◆ **PROBLEM TO WORK ON**: Write out everything from the line containing "From the listed" down to the end of the records, requests included, shifting each coordinate in the answers up by 13.

Image and question records

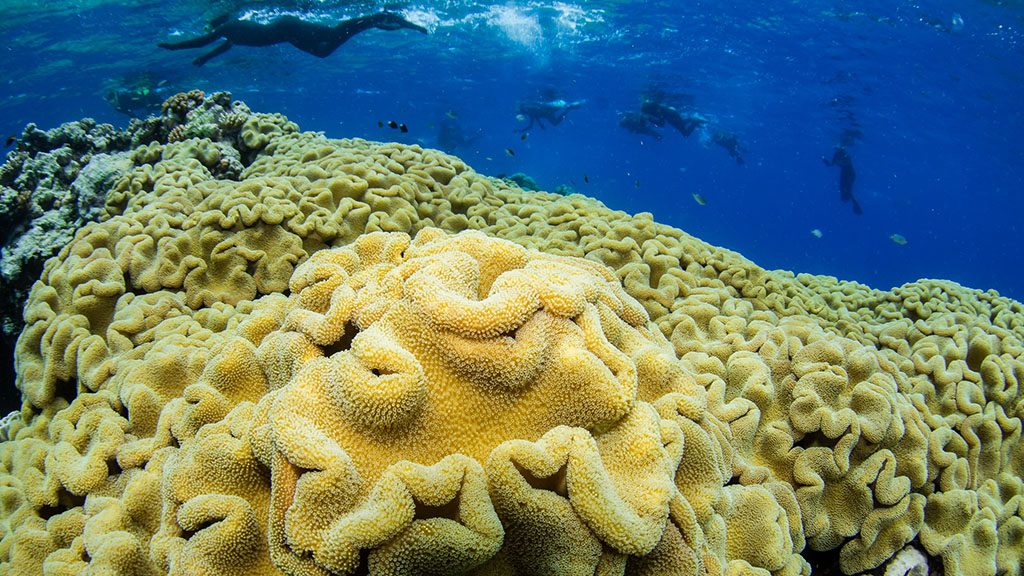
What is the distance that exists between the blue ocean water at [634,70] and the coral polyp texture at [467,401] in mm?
12421

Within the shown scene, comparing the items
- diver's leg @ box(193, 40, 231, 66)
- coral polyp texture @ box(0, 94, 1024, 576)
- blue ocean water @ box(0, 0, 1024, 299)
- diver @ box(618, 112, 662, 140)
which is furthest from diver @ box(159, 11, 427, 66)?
coral polyp texture @ box(0, 94, 1024, 576)

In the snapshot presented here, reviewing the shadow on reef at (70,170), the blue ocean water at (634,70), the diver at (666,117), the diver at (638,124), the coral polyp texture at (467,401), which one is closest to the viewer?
the coral polyp texture at (467,401)

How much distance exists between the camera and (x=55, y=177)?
6.04 m

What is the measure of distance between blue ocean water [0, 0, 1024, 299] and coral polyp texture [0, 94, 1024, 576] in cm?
1242

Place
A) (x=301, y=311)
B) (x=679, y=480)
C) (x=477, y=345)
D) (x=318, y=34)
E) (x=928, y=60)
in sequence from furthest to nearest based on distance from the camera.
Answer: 1. (x=928, y=60)
2. (x=318, y=34)
3. (x=301, y=311)
4. (x=679, y=480)
5. (x=477, y=345)

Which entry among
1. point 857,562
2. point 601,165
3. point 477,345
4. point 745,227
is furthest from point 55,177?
point 745,227

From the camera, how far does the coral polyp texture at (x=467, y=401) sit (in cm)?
160

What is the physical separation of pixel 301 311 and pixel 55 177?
6034 mm

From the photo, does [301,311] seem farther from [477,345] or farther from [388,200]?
[388,200]

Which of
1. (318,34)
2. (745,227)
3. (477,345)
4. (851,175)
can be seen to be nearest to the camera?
(477,345)

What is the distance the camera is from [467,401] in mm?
1826

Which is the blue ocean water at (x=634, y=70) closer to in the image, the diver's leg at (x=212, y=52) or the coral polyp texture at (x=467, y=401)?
the diver's leg at (x=212, y=52)

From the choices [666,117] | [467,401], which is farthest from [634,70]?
[467,401]

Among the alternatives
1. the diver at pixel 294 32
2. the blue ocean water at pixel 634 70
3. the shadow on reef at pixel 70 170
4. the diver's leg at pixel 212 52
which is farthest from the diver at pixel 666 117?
the shadow on reef at pixel 70 170
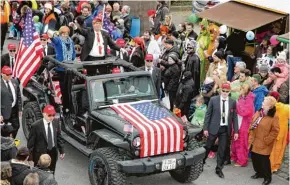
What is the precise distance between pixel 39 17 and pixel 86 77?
9.10m

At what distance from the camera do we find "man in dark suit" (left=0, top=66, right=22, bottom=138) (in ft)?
35.9

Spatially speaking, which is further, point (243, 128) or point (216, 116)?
point (243, 128)

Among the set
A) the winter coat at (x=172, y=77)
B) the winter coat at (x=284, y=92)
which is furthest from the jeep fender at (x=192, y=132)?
the winter coat at (x=172, y=77)

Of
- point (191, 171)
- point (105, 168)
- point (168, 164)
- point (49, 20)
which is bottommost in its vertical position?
point (191, 171)

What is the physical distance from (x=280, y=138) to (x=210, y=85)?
1727 mm

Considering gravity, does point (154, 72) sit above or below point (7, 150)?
above

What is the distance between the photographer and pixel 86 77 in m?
10.5

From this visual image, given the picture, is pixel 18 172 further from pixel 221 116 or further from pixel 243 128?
pixel 243 128

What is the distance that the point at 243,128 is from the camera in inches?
437

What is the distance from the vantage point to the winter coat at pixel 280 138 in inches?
419

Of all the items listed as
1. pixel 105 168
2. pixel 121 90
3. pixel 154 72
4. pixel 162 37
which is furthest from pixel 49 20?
pixel 105 168

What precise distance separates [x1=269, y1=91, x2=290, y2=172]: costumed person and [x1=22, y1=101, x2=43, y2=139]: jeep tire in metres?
4.37

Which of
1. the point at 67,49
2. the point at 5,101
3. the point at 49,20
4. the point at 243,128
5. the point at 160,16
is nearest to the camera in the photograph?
the point at 5,101

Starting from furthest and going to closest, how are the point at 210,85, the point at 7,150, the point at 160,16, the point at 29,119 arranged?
the point at 160,16 → the point at 29,119 → the point at 210,85 → the point at 7,150
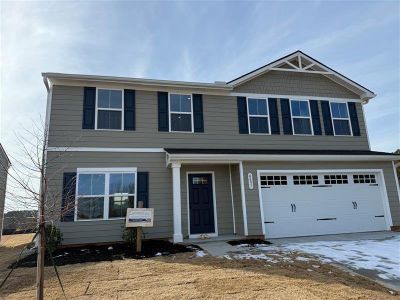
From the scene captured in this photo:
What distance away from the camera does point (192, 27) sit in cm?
1033

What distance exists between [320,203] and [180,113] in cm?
634

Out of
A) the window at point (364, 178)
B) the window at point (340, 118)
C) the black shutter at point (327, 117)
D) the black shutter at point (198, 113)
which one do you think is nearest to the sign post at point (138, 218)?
the black shutter at point (198, 113)

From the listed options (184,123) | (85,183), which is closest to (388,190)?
(184,123)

◆ **THE RESULT**:
From the listed options (184,123) | (85,183), which is closest to (388,190)?
(197,136)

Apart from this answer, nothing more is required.